Abstract
Purpose: Assessing how well one image matches another forms a critical component of many image analysis operations. Two norms commonly used for this purpose are L1 and L2, which are specific instances of the LP family, or Minkowski metric. These metrics are often used interchangeably, as there is typically not a principled reason for choosing one over the other. Given that the purpose of most image analysis operations is to maximize image quality for a human observer, it stands to reason that the human visual system is the “gold standard" of image similarity. The goal of these experiments is to determine whether the L1 or L2 metric produces results more congruent with human notions of image similarity.

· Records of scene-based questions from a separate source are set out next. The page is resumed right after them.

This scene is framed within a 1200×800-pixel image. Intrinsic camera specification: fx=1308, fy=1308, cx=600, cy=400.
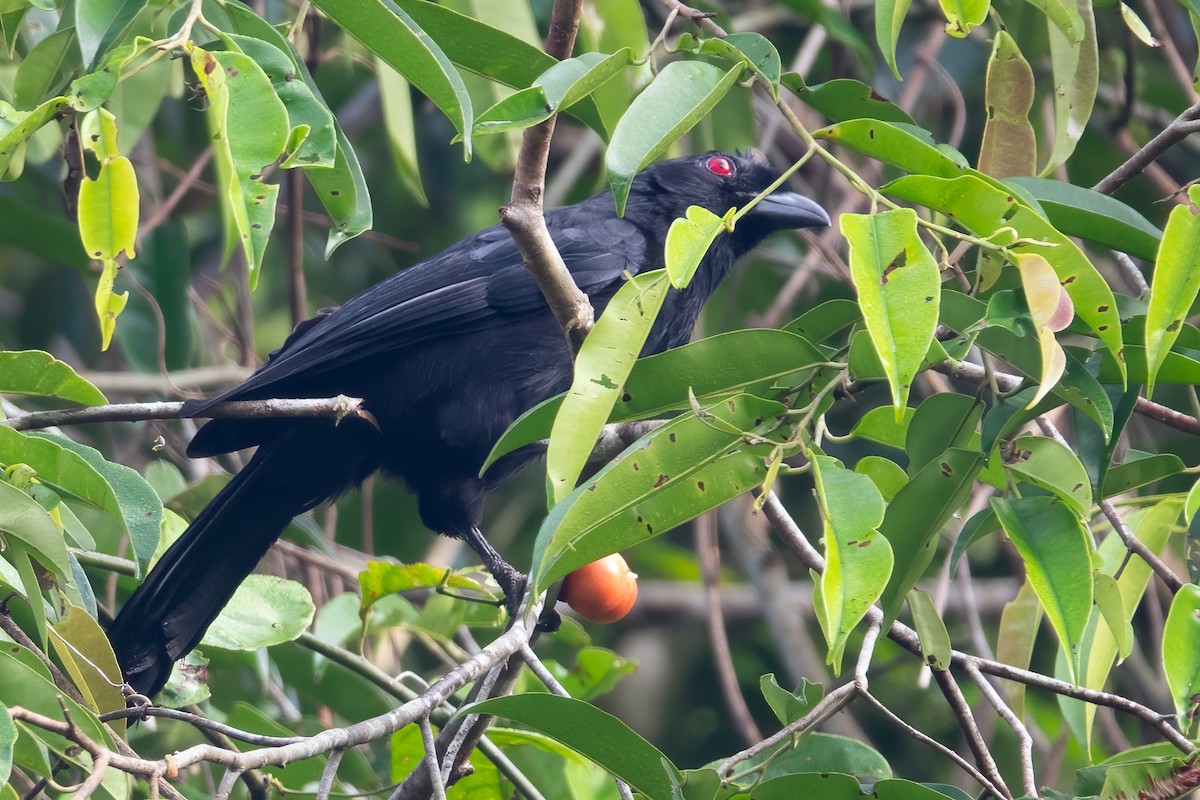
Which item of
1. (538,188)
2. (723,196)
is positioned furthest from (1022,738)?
(723,196)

Methods: In two experiments we sought to determine whether observers preferred image matches derived using either the L1 or L2 metric. Subjects were asked to decide which of two images more closely matched a third, where the two images were chosen from a reference set of images to be most similar to the third by the L1 and L2 metrics. The first experiment used images created by vector quantization (with L1 or L2 as the distortion function) that were matched for semantic content. The second experiment used images that were abstract, with no high level meaning.
Results: There was a small but very significant preference for the L1 metric in both experiments. In each experiment 54% of all responses indicated that the L1 match was more similar to the original image, and 11 of 12 subjects selected the L1 match on more than half the trials.
Conclusions: These results suggest that the L1 metric may better capture human notions of image similarity. This gives a principled reason for choosing the L1 metric rather than the L2 metric for use in applications related to the retrieval, manipulation, and compression of natural images. Further analysis of results provides preliminary clues about why the L1 metric may correspond better with human notions of similarity.